=== SCHRIFTLICHE AUFGABEN ===
**1.** Welchen Anteil der Kosten des erstinstanzlichen Verfahrens trägt laut dem Urteilstenor die Beklagte?
**2.** Geben Sie aus dem Urteilstenor den Abschnitt von „II. Die Klägerin“ bis „gleicher Höhe leistet.“ wortgetreu wieder.

=== SEITENAUSZUG ===
================

AN 4 K 16.30145 2016-07-27 Urt VGANSBACH VG Ansbach

Tenor

I. Das Urteil des Verwaltungsgerichts Ansbach vom 27. Juli 2016 wird dahingehend abgeändert, dass die Klage hinsichtlich der Klägerin zu 2 insgesamt abgewiesen wird.
II. Die Klägerin zu 1 trägt die Kosten des erstinstanzlichen Verfahrens zu 3/8, die Klägerin zu 2 zu 4/8 und die Beklagte zu 1/8. Die Klägerin zu 2 trägt die Kosten des Berufungsverfahrens.
Gerichtskosten werden nicht erhoben.
III. Das Urteil ist hinsichtlich der Kosten vorläufig vollstreckbar. Der jeweilige Vollstreckungsschuldner darf die Vollstreckung durch Sicherheitsleistung oder Hinterlegung in Höhe des zu vollstreckenden Betrags abwenden, wenn nicht der jeweilige Vollstreckungsgläubiger vorher Sicherheit in gleicher Höhe leistet.

================

=== BEREITGESTELLTE DATEN ===

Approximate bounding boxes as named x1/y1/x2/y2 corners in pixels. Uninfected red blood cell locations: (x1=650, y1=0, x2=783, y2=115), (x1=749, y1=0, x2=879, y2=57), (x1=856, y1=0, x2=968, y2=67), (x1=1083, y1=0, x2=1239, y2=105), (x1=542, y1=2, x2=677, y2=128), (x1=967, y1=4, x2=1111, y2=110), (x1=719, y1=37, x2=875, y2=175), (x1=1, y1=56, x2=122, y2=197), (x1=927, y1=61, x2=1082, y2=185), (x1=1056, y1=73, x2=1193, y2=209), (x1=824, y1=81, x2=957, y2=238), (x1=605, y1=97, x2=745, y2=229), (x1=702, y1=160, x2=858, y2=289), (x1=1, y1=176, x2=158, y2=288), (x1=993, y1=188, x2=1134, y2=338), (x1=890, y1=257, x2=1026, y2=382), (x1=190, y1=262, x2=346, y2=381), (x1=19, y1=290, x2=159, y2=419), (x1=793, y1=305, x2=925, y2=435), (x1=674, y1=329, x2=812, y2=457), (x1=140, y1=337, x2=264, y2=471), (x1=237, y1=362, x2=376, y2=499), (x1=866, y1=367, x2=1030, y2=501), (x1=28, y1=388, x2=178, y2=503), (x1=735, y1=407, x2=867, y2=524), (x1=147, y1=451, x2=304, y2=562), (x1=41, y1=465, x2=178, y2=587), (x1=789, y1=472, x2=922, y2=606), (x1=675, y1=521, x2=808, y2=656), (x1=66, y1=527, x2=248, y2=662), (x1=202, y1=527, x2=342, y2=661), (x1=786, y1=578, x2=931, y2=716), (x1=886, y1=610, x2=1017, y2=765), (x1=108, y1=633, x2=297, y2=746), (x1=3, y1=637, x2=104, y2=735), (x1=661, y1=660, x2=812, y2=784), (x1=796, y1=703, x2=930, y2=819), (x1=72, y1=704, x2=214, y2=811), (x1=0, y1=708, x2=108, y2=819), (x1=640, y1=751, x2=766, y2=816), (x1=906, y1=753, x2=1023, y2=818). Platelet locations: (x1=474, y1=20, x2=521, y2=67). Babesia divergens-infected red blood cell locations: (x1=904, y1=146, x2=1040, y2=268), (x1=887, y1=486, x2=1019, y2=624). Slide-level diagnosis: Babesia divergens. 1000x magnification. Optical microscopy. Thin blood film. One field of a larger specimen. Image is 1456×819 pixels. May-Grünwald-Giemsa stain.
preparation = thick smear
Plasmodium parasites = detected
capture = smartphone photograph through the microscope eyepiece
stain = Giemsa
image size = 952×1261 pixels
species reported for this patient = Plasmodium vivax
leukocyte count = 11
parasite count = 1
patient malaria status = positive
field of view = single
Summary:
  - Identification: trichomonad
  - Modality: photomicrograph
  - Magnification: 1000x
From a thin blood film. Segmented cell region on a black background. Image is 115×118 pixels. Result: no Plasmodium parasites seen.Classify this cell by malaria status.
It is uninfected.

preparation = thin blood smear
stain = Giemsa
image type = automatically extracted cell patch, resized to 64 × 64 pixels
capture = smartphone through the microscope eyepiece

================

=== LÖSUNGEN JE AUFGABE ===
**1.** Die Beklagte trägt 1/8 der Kosten des erstinstanzlichen Verfahrens.

**2.**
II. Die Klägerin zu 1 trägt die Kosten des erstinstanzlichen Verfahrens zu 3/8, die Klägerin zu 2 zu 4/8 und die Beklagte zu 1/8. Die Klägerin zu 2 trägt die Kosten des Berufungsverfahrens.
Gerichtskosten werden nicht erhoben.
III. Das Urteil ist hinsichtlich der Kosten vorläufig vollstreckbar. Der jeweilige Vollstreckungsschuldner darf die Vollstreckung durch Sicherheitsleistung oder Hinterlegung in Höhe des zu vollstreckenden Betrags abwenden, wenn nicht der jeweilige Vollstreckungsgläubiger vorher Sicherheit in gleicher Höhe leistet.